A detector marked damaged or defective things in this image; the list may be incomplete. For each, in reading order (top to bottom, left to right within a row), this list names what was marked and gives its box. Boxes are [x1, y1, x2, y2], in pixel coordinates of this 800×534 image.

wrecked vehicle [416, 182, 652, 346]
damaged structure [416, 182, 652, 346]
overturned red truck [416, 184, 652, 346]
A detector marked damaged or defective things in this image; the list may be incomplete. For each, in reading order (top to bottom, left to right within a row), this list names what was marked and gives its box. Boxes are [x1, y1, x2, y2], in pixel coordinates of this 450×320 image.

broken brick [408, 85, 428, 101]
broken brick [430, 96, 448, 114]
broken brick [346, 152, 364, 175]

==

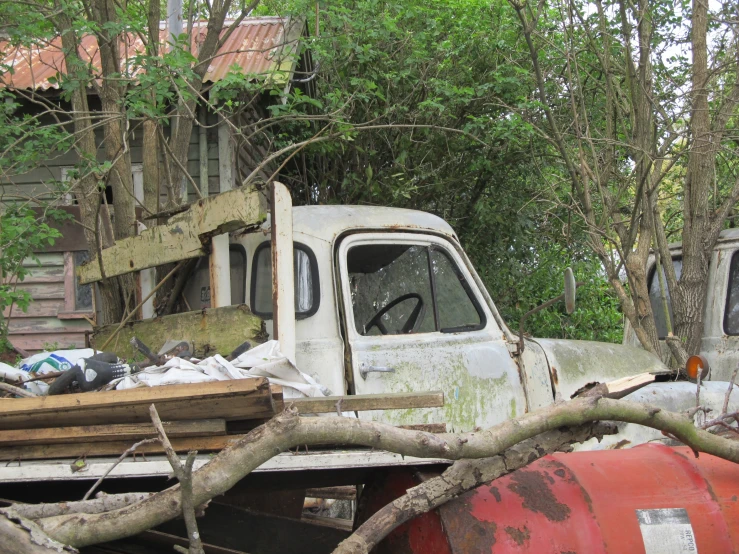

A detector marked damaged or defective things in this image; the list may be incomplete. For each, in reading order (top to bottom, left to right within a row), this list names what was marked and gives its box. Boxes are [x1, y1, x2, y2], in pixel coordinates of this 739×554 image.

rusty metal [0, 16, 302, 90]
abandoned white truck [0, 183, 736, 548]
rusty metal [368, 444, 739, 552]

◆ **Task to complete**
Please return the stretch of records from the line that contains "this 800×534 image." through the line that contains "overturned red truck [416, 184, 652, 346]", repeating those lines exactly and nothing else.

◆ **Task answer**
A detector marked damaged or defective things in this image; the list may be incomplete. For each, in reading order (top to bottom, left to right within a row), this list names what was marked and gives its box. Boxes are [x1, y1, x2, y2], in pixel coordinates of this 800×534 image.

wrecked vehicle [416, 182, 652, 346]
damaged structure [416, 182, 652, 346]
overturned red truck [416, 184, 652, 346]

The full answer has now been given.